Brynhildur Heiðar- og Ómarsdóttir, framkvæmdastýra Kvenréttindafélags Íslands, sótti Human Dimension Implementation Meeting 2019, árlegan fund ÖSE – Öryggis- og samvinnustofnunar Evrópu um mannréttindi, og las upp eftirfarandi yfirlýsingu fyrir hönd félagsins.
20 September 2019
Distinguished Representatives of the OSCE States.
I represent the Icelandic Women’s Rights Association and I present this statement to highlight three issues under discussion today, the gender income gap, the ongoing violence against women and the urgent need for civil society funding.
I want to begin by declaring that it is absolutely unacceptable that women in OSCE states are being paid less for their work than men. The persistent devaluing of women‘s contribution to society destabilizes our countries and is all the more infuriating because it is preventable, if only there were political will to prevent it.
We urge the governments of the OSCE states to move beyond pretty promises and concerned declarations and to look towards more proactive ways of ensuring gender pay equality. Iceland has recently introduced legislation requiring companies and institutions to prove that they are paying their employees fairly and equally for their work. The Equal Pay Standard is a tool which can and should be introduced in all OSCE states.

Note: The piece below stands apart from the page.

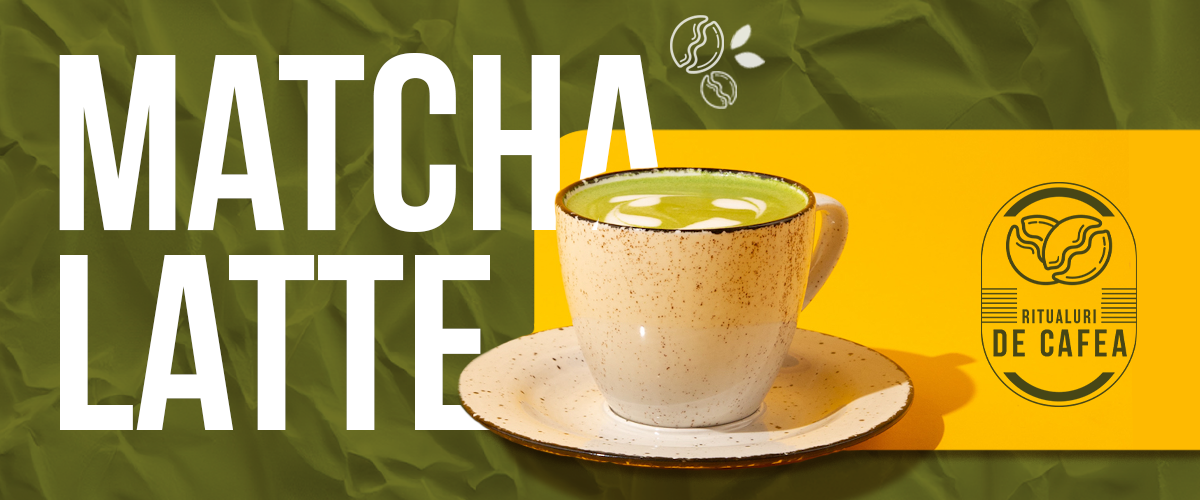 #4 Ritualuri de cafea: Verde matcha latte pentru a împrospăta trupul și sufletul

I also sit here today to declare that the ongoing violence against women in OSCE states is absolutely unacceptable. We, as a region, have both the resources and legislation available to combat gender-based and sexual violence. However, these tools are not being utilized effectively.
The stories shared in the past two years on social media using the hashtag #MeToo has shown us that violence and harassment against women is rampant in our workplaces and constitutes a clear threat to the security and economic wellbeing of women.

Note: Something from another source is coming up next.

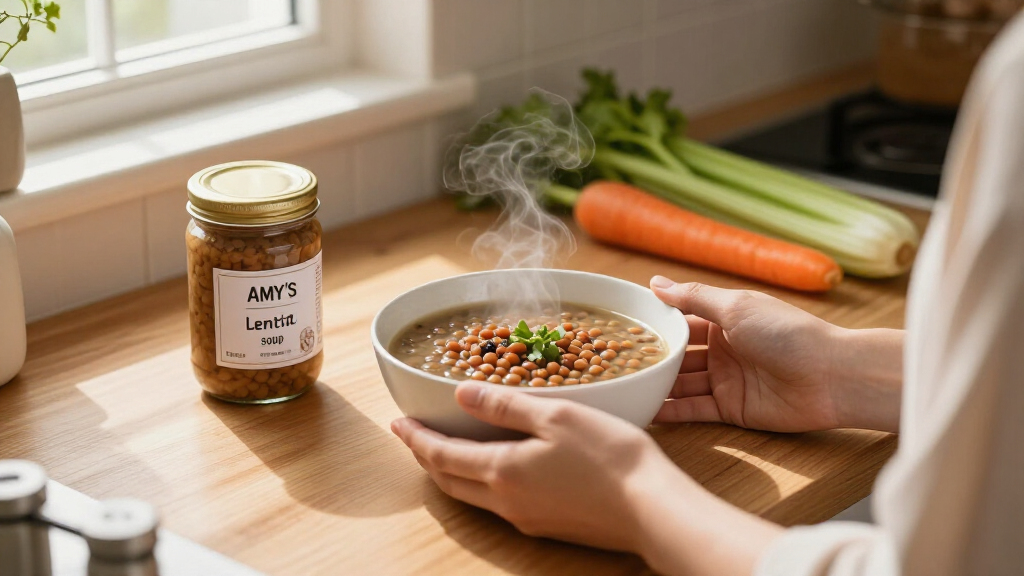 Amy's Lentil Soup Recall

We urge the governments of the OSCE states to require workplaces to institute gender action plans and prevention measures to combat sexual harassment and violence. And we urge the governments to actively work towards ending all violence against women, and to adequately fund preventive measures, support and counseling.
Finally, I sit here today to urge the governments of the OSCE states to support civil society and organizations working on women‘s rights and gender equality.
We owe our democracy to the countless of women and men who for decades have fought for civil rights and equal rights. Any and all achievements we have made in guaranteeing gender equality can be traced to the democratic activism of a strong and vibrant women‘s movement.
In recent years, the voices of illiberalism have become increasingly loud, threatening our security and our very democracy. The best way to fight this illiberalism is to fund liberalism, to actively fund the civil society organizations that are working on equal rights and social justice for us all.
We urge the governments of the OSCE states to provide adequate financing and support to organizations working on gender equality and women‘s rights. Give civil society the tools they need to secure our democracy.